__Задания__:
1. Выпишите из отрывка воспоминаний о Б. Л. Пастернаке фрагмент между словами «За несколько месяцев» и «уже не помню).», включая их самих.
2. Перечислите все названия, которые в отрывке воспоминаний о Б. Л. Пастернаке заключены в кавычки.
3. Напишите, что следует за последним предложением отрывка воспоминаний о Б. Л. Пастернаке.

__Исходный текст__:
===
Но, приняв это за обычную любезность, я не воспользовался приглашением, хотя мне очень хотелось спросить его о многом.
За несколько месяцев до этого я прочитал его «Автобиографию». Э. Казакевич намеревался печатать ее в третьем томе «Литературной Москвы», и мне ее дал на короткое время кто-то из членов редколлегии (может быть, и сам Казакевич — сейчас уже не помню).
Блистательно написанная, с той тугой сжатостью мыслительной энергии, которая свойственна лучшим образцам поздней прозы Б. Л. (к сожалению, «Доктор Живаго» не весь на этом уровне), она поразила меня односторонностью и каким-то преднамеренным сужением огромного и разнообразного опыта артистической жизни автора.
«Автобиография» не повторяет и не продолжает «Охранную грамоту», но, соприкасаясь с ней, как бы музыкально ее варьирует. В ней есть задуманная сухость и решительная жесткость оценок, которые противоречат
прежним взглядам Б. Л. (в частности, например, в отношении Маяковского). Б. Л. в этой работе почему-то опускает многое из того, что не могло не формировать его как художника и чему даже я был свидетелем (война, работа над Шекспиром, Чистополь и пр.), как бы выбирая и оставляя только то из своей жизни, что вело и подводило его к созданию «Доктора Живаго», пропустив и замолчав все прочее и резко и несправедливо осудив целые большие и плодотворные периоды своей поэтической юности.
Впрочем, нового в этом для русской литературы ничего нет: вспомним Гоголя, вспомним сложное отношение Л. Толстого к составившим его славу романам и даже прямое отречение от «Войны и мира». В этом смысле надетая на себя Б. Л. схима отречения от ранней лирики — явление вполне традиционное. В целом «Автобиография» с ее предельно субъективной и несомненно искренней и мучительной самопереоценкой, вызвавшей по закону резонанса попутную переоценку былых влияний и пристрастий, а также соседних себе явлений в искусстве, показалась мне чем-то обедняющим и даже искажающим портрет того Б. Л. Пастернака, которого я знал и любил уже много лет. Мне почудился за всем этим какой-то вызов кому-то, вызов очень одинокого, отчаявшегося и уставшего от одиночества и отчаяния художника, и еще почудилась та тоска человека слова по поступку, которая тоже нам хорошо знакома по судьбе Толстого.
===
__Материал__:
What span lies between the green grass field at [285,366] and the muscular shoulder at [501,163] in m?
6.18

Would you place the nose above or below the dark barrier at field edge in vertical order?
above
===
__Ответы по заданиям__:
1.
За несколько месяцев до этого я прочитал его «Автобиографию». Э. Казакевич намеревался печатать ее в третьем томе «Литературной Москвы», и мне ее дал на короткое время кто-то из членов редколлегии (может быть, и сам Казакевич — сейчас уже не помню).

2. «Литературная Москва», «Автобиография», «Доктор Живаго», «Охранная грамота», «Война и мир».

3.
(Я писал это осенью 1963 года. В начале 1966 года я прочитал в журнале «Вопросы литературы» письма Б. Л. Пастернака к Нате Вачнадзе, где он пишет о себе: «Да, действительно, я давным-давно уже чего-то недооценил и не понял и в позднем Маяковском и во многом другом. И что хуже всего — эта связанность собственными границами, тогда она легла на всю жизнь непоправимым обедняющим закостенением...» И тут же: «Это моя вина и слепота...» Это удивительное признание бросает новый свет на многое утверждавшееся в последние годы Б. Л. Самое поразительное то, что «Автобиография» написана гораздо позже этого письма. Некоторые отъявленные пас-тернакофилы упрекали меня за слишком якобы строгую оценку «Автобиографии», не подозревая, какой удар нанесет им сам поэт в позднейших публикациях. Мне важно во всем этом то, что, оценивая «Автобиографию», я угадал, что она не формула итога развития взглядов поэта, а свидетельство его внутренней борьбы. Б. Л. не просто переменил точку зрения на Маяковского — он продолжал спорить
сам с собой и о нем, и о его значении для себя. В этой же публикации переписки Б. Л. Пастернака, в письме 1932 года к Паоло Яшвили говорится: «рассказ о части моей жизни сосредоточен на Маяковском» (имеется в виду «Охранная грамота»). Будущие биографы Маяковского и Пастернака должны дать детальный анализ отношения друг к другу поэтов; двух из той тройки, о которой написано стихотворение Б. Л. «Нас мало. Нас, может быть, трое». Третьим была Марина Цветаева. В жизни самого Б. Л. сложный внутренний счет с Маяковским и борьба за самостоятельность от него, как мы видим, продолжавшаяся до последних лет с попеременными выражениями отрицания и самой высокой оценки и признательности, определили очень многое — в какой-то мере это ключ к внутренней драме Пастернака. Это была такая же историческая «дружба-вражда», как и у Шиллера с Гете, у Пушкина с Баратынским, у Горького с Л. Андреевым, у Блока с А. Белым.)